The investment plan for Jack
He’ll invest Rs.68,500 per month for next 10 years, in a vehicle which can generate a return of 16.5% p.a. to build a corpus of Rs.250 lakhs.
Such specific calculations actually helps in creation of a realistic roadmap for early retirement.
Is this enough? One can achieve financial independence just by investing? Yes and No.
Yes because, mathematically, nothing else is required.
No because, I personally felt the need for more. What I did?
8. How I secured my Early Retirement?
When I started implementing my investment plan, everything was going like perfect (It was those years of 2009-10).
The market was bullish. Everything I was touching was giving some returns.
But soon, I faced reality. I could see my portfolio size not growing as fast.
In fact, for next 3-4 years, market was either stagnant or too volatile.
But I never stopped my SIP contribution.
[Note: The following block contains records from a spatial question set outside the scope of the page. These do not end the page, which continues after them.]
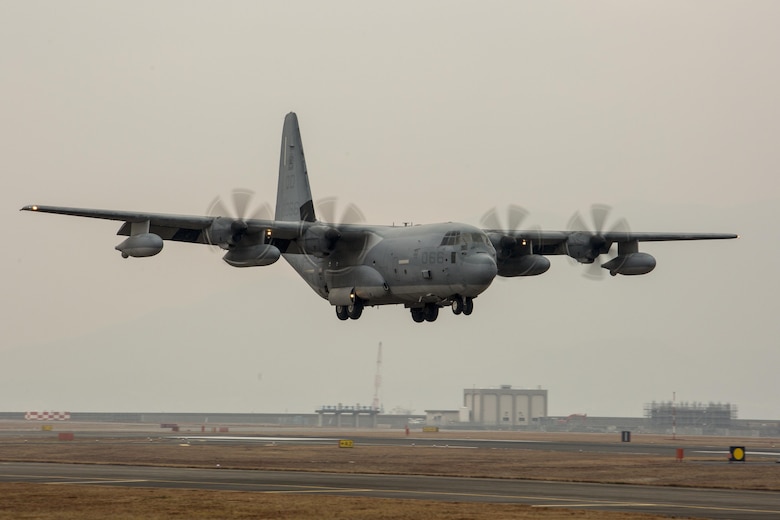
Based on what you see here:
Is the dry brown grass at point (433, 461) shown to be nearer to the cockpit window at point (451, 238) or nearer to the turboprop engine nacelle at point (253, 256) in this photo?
the turboprop engine nacelle at point (253, 256)

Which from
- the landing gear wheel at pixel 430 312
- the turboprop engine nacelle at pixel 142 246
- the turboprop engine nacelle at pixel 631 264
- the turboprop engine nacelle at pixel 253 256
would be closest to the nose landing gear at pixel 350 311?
the landing gear wheel at pixel 430 312

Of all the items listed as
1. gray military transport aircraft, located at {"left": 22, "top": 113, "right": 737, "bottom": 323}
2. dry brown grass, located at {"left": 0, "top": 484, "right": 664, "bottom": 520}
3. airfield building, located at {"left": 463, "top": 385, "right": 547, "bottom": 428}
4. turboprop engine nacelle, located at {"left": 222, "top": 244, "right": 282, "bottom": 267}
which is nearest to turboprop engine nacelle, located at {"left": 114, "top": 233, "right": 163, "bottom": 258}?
gray military transport aircraft, located at {"left": 22, "top": 113, "right": 737, "bottom": 323}

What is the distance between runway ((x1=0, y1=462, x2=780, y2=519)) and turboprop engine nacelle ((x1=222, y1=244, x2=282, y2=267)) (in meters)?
11.6

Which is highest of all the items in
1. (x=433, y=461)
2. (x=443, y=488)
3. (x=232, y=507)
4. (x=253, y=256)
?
(x=253, y=256)

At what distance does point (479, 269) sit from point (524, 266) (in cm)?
1336

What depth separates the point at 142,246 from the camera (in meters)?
55.5

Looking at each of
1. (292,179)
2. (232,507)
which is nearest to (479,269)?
(292,179)

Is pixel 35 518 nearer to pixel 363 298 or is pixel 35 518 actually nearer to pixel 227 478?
pixel 227 478

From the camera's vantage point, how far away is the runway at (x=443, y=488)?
36.9 metres

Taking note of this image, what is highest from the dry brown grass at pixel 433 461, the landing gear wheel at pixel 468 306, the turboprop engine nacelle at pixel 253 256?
the turboprop engine nacelle at pixel 253 256

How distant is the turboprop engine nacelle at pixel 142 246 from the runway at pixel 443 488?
10907 millimetres

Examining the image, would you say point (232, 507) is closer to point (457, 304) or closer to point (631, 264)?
point (457, 304)

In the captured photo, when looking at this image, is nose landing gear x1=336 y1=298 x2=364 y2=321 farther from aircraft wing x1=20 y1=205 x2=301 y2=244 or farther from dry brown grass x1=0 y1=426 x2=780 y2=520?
dry brown grass x1=0 y1=426 x2=780 y2=520

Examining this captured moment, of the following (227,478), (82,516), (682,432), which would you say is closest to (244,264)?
(227,478)
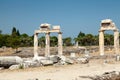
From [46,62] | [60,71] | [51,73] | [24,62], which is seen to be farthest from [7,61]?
[51,73]

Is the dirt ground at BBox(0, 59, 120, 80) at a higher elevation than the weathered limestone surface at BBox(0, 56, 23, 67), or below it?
below

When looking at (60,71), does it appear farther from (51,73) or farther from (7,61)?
(7,61)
I picked my mutual funds and remained stuck to it.
I still remember, ‘HDFC Top 200 fund’ was one of my picks in those days.
In those moments of uncertainty, I though about alternative income generation.
Since then, my focus has drifted from capital appreciation to regular income generation.
I started becoming a die-had fan of passive income sources.
I also decided to start my full time blog which eventually became a decent income generator.
When my blog became more stable, I started diverted most of my income towards reducing my debt burden.
I still remember, how fanatic I was towards the goals of living a loan free (zero EMI) life.
Tips: From my personal experience:
- Continue your SIP no matter what.
- Invest for passive income generation.
- Try to build an alternative income source.
- Become debt free asap.
We all want to retire early from our job to lead a free life.
But in order make this dream a reality we shall get passionate about its realization.
The next step is to set forth and write down few steps about how you are planning to reach this ultimate goal.
Always remember that, plan for early retirement is linked with ones ability to lead a financially independent life.
If one can become financially independent, dream of early retirement will automatically become a reality.